There is Ruby’s Place, a celebrated house of ill-repute that has been restored—so to speak—under the auspices of Parks Canada, which is turning the whole joint into a picture postcard town for the tourists. Ruby and those who followed her operated the house of plea-
sure right into the 1960s, the era when Ottawa decided to put big money back into the town. The story is that a group of federal bureaucrats and their wives arrived on a junket, the men arrived back at the hotel rather too late one night and, shortly after, Ruby’s Place was closed. The Parks Canada plaque on the front identifies Ruby as a “dancehall girl.” So Ottawa.
At the Palace Grand Theatre, built in 1899 with tiers of boxes rising three levels, the prim puritans who took over the place in the 1920s covered over the sinful barroom area. When the theatre was finally restored to its present glory, they panned the dirt covering the lobby to find the location of the bar and found a straight line of gold, revealing where the drinkers had drunk.
The bard of the Klondike gold rush, the man who made it famous around the world, wasn’t there to see it happen. Robert Service, raised in Scotland, was a bank clerk in the Yukon in 1905 when he borrowed the name of a depositor to create The Cremation of Sam McGee. It’s not true that he had to slave in the bank while his ballads went unnoticed; the bank manager fired him when he found out that the lyrical clerk was making more money than he was.

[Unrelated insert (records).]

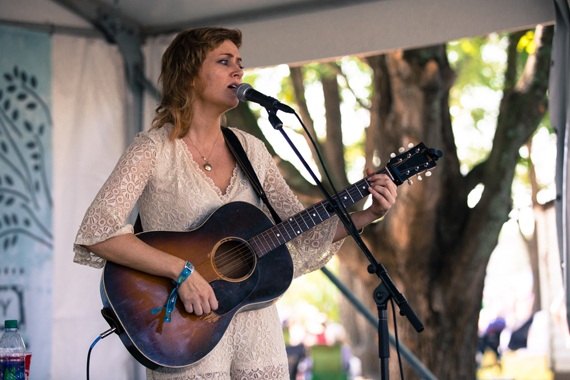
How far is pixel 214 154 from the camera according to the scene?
7.39 feet

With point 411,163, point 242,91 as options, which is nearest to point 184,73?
point 242,91

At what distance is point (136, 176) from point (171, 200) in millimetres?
175

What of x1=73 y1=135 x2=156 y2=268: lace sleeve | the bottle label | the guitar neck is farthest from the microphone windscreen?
the bottle label

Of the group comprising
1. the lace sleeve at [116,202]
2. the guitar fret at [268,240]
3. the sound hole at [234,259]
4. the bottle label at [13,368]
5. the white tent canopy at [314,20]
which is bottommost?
the bottle label at [13,368]

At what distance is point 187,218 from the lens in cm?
205

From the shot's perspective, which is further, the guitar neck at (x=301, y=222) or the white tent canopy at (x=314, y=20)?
the white tent canopy at (x=314, y=20)

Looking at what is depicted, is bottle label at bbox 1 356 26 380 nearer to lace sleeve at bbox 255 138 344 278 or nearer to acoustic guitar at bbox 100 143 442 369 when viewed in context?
acoustic guitar at bbox 100 143 442 369

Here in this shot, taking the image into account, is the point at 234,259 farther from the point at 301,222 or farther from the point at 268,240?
the point at 301,222

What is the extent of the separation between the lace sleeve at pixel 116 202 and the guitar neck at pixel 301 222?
1.60 ft

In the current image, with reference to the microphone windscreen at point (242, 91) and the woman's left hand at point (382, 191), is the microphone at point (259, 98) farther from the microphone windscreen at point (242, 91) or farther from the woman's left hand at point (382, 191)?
the woman's left hand at point (382, 191)

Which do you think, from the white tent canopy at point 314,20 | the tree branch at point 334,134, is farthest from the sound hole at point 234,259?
the tree branch at point 334,134

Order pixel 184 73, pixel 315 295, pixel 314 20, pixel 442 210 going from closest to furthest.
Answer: pixel 184 73
pixel 314 20
pixel 442 210
pixel 315 295

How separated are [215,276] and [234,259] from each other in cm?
12

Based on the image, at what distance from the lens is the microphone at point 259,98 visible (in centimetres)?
185
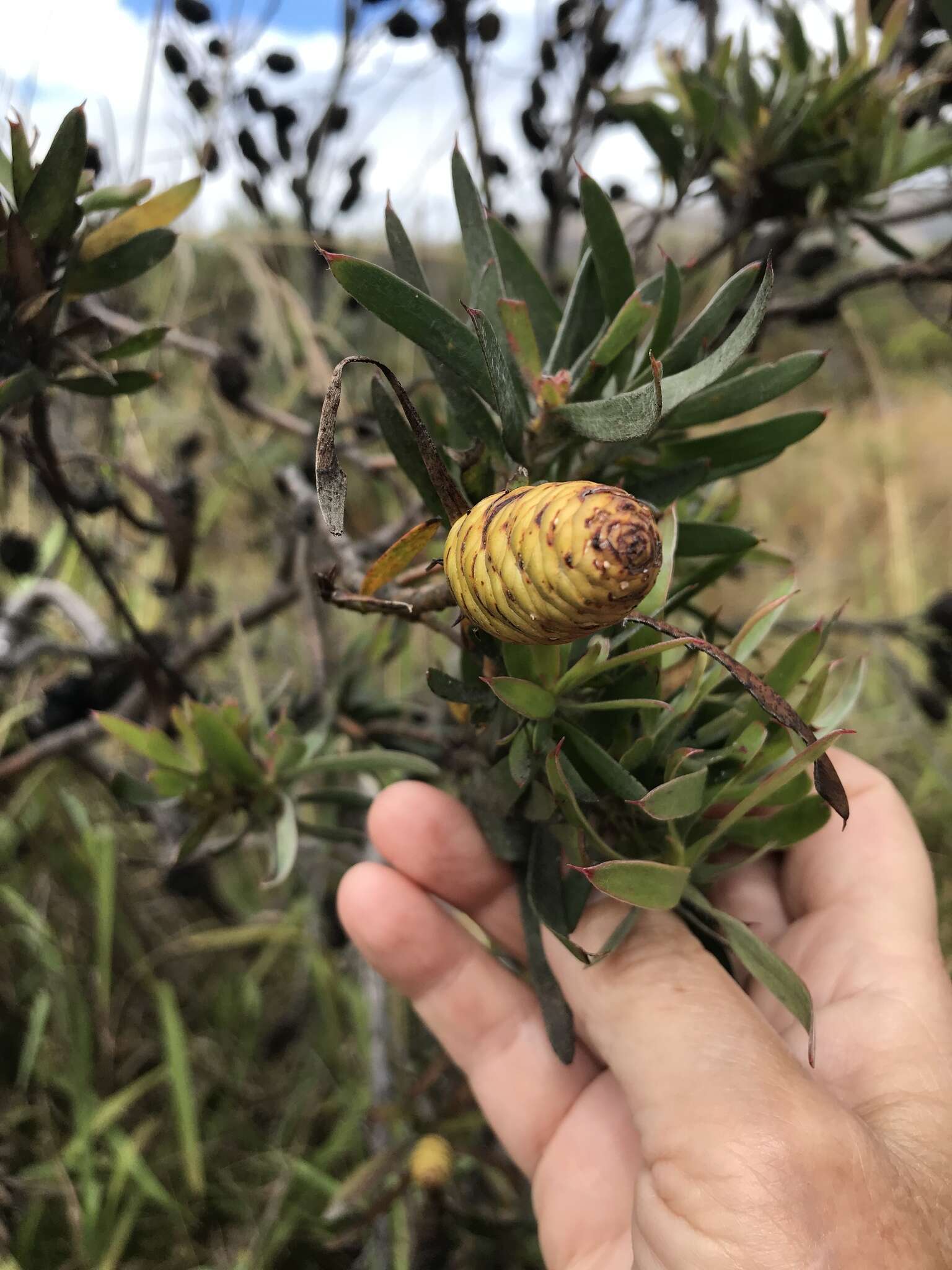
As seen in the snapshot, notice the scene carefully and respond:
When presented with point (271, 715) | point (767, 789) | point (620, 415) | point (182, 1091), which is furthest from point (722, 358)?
point (182, 1091)

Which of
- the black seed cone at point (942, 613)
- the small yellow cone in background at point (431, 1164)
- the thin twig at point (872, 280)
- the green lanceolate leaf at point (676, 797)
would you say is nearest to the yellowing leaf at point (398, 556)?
the green lanceolate leaf at point (676, 797)

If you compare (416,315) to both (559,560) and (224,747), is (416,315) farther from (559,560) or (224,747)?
(224,747)

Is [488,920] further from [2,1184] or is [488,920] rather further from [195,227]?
[195,227]

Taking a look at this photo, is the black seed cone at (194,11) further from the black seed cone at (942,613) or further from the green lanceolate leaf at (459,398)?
the black seed cone at (942,613)

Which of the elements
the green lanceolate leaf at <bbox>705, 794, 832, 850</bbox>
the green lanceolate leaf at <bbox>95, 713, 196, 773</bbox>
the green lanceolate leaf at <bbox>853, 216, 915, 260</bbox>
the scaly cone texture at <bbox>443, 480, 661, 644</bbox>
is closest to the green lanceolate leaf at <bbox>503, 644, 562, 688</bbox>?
the scaly cone texture at <bbox>443, 480, 661, 644</bbox>

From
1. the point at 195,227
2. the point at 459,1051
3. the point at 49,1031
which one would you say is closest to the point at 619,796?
the point at 459,1051

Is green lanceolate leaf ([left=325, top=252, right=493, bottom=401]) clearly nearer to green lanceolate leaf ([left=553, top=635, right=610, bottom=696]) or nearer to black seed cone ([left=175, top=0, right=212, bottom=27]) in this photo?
green lanceolate leaf ([left=553, top=635, right=610, bottom=696])
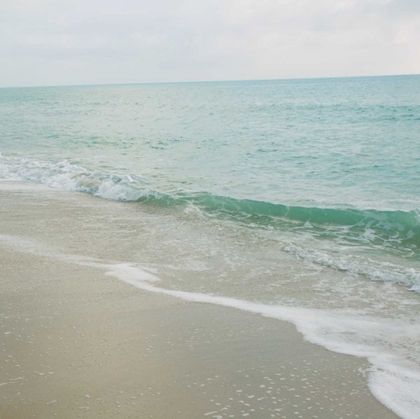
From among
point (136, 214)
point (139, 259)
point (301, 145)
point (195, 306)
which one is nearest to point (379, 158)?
point (301, 145)

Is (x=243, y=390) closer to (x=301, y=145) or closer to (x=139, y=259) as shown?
(x=139, y=259)

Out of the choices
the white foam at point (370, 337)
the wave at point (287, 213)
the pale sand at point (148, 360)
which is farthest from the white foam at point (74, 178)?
the white foam at point (370, 337)

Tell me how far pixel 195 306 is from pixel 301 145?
57.4 feet

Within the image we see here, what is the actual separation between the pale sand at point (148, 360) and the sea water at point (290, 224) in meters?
0.35

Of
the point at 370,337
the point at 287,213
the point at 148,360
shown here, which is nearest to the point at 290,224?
the point at 287,213

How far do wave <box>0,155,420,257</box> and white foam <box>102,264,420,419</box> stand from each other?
340 cm

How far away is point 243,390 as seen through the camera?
12.3 ft

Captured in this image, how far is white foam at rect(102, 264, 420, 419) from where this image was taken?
3.84 m

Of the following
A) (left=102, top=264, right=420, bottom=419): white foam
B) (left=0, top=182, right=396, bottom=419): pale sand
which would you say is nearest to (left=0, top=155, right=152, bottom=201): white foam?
(left=0, top=182, right=396, bottom=419): pale sand

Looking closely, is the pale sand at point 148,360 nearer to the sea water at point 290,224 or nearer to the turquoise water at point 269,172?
the sea water at point 290,224

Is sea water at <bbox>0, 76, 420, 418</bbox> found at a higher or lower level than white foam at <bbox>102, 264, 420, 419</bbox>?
higher

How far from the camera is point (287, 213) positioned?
10492mm

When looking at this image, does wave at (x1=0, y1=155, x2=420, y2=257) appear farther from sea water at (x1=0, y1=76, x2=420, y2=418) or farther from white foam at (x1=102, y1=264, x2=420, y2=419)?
white foam at (x1=102, y1=264, x2=420, y2=419)

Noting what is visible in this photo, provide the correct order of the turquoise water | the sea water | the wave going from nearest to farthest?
the sea water
the wave
the turquoise water
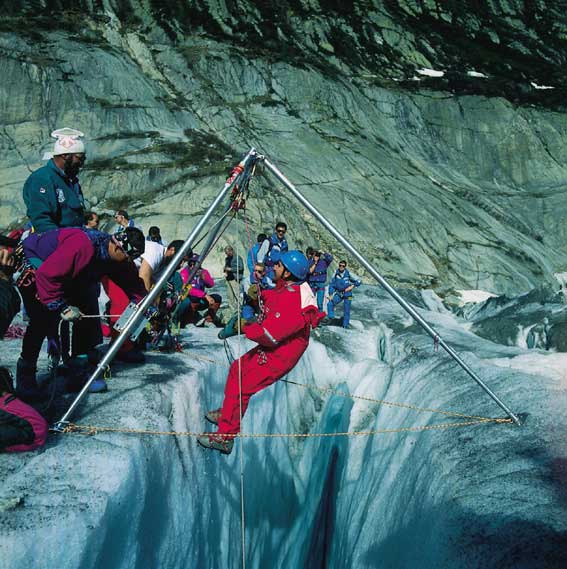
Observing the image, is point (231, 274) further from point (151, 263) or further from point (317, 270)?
point (151, 263)

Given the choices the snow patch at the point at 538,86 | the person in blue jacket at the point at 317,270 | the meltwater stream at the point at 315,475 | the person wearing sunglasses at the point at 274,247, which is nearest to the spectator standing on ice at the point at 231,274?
the person wearing sunglasses at the point at 274,247

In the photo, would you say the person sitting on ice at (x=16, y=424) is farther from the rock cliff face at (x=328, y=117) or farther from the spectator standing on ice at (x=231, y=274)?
the rock cliff face at (x=328, y=117)

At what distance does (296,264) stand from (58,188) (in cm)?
195

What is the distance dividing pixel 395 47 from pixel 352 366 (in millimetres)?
25216

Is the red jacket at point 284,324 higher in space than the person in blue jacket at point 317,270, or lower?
lower

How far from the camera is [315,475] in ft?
26.9

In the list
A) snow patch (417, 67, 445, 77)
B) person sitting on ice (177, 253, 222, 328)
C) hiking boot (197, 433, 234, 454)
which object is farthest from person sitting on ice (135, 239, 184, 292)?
snow patch (417, 67, 445, 77)

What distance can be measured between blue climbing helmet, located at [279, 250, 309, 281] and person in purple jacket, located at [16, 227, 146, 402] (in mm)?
1176

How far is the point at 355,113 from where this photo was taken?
2600 cm

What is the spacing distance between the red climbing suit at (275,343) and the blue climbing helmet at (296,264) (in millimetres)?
96

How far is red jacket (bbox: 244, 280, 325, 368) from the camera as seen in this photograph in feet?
15.6

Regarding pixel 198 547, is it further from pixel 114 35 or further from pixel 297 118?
pixel 114 35

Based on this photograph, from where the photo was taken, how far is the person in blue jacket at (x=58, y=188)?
185 inches

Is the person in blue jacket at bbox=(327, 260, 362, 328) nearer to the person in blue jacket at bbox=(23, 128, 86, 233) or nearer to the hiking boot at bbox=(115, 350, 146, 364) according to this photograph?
the hiking boot at bbox=(115, 350, 146, 364)
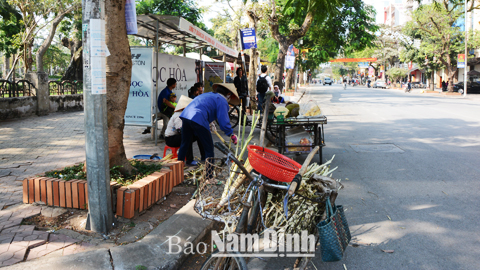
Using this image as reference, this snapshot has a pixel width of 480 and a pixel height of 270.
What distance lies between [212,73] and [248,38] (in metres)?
1.73

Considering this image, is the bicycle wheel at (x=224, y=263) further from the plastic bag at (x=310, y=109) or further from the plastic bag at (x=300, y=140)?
the plastic bag at (x=310, y=109)

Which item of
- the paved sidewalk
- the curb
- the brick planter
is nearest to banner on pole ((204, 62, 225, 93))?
the paved sidewalk

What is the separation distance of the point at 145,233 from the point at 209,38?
6064mm

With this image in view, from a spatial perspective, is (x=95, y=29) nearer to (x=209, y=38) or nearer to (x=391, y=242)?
(x=391, y=242)

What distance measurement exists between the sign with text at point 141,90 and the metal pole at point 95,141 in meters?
4.73

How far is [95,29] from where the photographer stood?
327 centimetres

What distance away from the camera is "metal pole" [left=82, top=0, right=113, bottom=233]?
10.9 ft

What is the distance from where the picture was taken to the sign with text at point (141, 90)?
26.3 feet

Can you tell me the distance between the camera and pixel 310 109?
23.5ft

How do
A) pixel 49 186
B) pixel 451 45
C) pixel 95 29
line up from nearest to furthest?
pixel 95 29 < pixel 49 186 < pixel 451 45

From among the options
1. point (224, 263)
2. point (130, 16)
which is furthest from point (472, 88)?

The author of The Shooting of Dan McGrew ended up a rich man on the Riviera and refused to return to the Yukon “because it was too cold,” a sensible poet if not a romantic one. Today “his cabin” is a local shrine, but it contains some eight logs from his original abode, the others having been sprinkled about among other claimants to his ghost.
I tell you, it’s more than gold that’s responsible for all this.